Nous participons au groupe de travail mis en place par Bernard Cazeneuve à la suite des attentats de 2015, qui inclut des interlocuteurs publics, dont certains dépendent directement du ministère de l'intérieur. L'objet du groupe de travail, qui était à l'origine le terrorisme, est en train d'évoluer pour s'étendre aux contenus haineux. Il s'est révélé très utile car, pour la première fois, les acteurs du numérique et les acteurs publics se sont réunis autour d'une même table et ont pu partager aussi bien les retours d'expériences que les attentes de chacun, dans une approche multiservices. Jusque-là les relations avec le ministère de l'intérieur, PHAROS, la direction générale de la sécurité intérieure (DGSI) et l'unité de coordination de la lutte antiterroriste (UCLAT) étaient plutôt bilatérales. La France a été précurseur dans ce domaine puisqu'un groupe de travail européen a été constitué par la suite. Cette démarche porte ses fruits et nous offre l'opportunité de récupérer de la matière pour alimenter nos outils.

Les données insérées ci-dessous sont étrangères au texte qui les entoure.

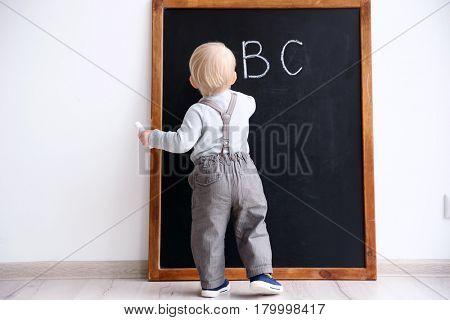 Cute little boy writing on blackboard in classroom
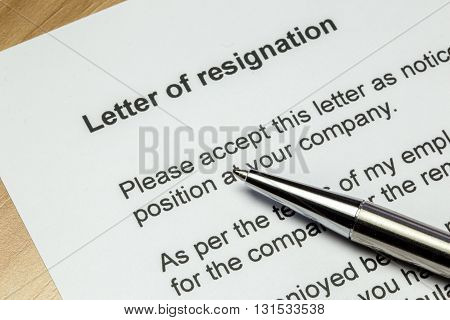 Letter of resignation closeup with silver pen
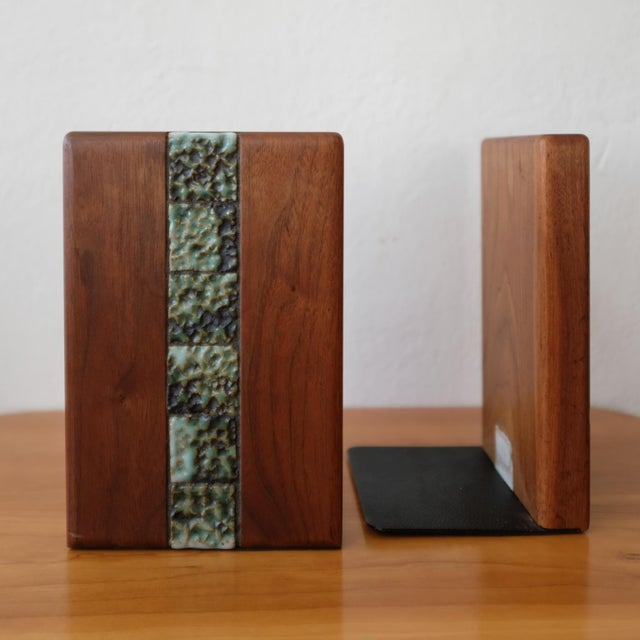 Bookends with ceramic tile by Jane and Gordon Martz for their company, Marshall Studios. Includes a Marshall Studios tag.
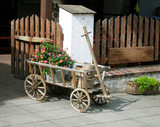 decorative cart, rustic style decoration. flowers, poster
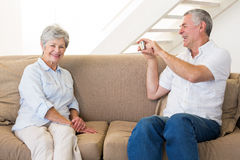 Retired man taking photo of his partner on the couch Royalty Free Stock Images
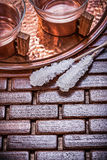 Vertical version of coppery tray tea cups sugar Stock Photos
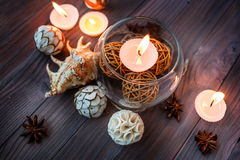 En stearinljus i en glass vas, en garnering och olika intressanta beståndsdelar burning stearinljus Arkivbild
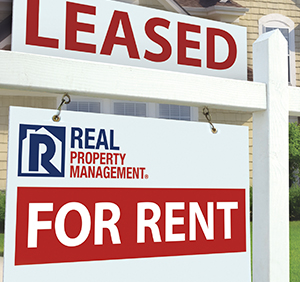 "A Real Property Management ""For Rent"" Sign"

Comment identifier les auteurs de ces contenus haineux ? Google, pour l'ensemble de ses produits, a répondu au cours de l'année précédente à 11 000 réquisitions judiciaires émises par les autorités françaises. La France est l'un des pays qui nous demande de dévoiler le plus d'informations. Je vous communiquerai les chiffres, qui devraient arriver dans les tout prochains jours. Nous sommes aujourd'hui en capacité de répondre très rapidement sur ces contenus et nous accompagnons les autorités françaises. Les États-Unis et les autorités, aussi bien européennes que françaises, sont en négociation pour améliorer la transmission de ces données. Un projet de règlement européen, dit « E-evidence », a été proposé à la suite de l'adoption par les Etats-Unis du Clarifying Lawful Overseas Use of Data Act, dit Cloud Act, texte destiné à gérer la possibilité d'accords bilatéraux entre la France et les États-Unis, pour une transmission plus rapide des informations. Cela a permis aux autorités françaises d'accéder à des informations liées à 11 000 utilisateurs.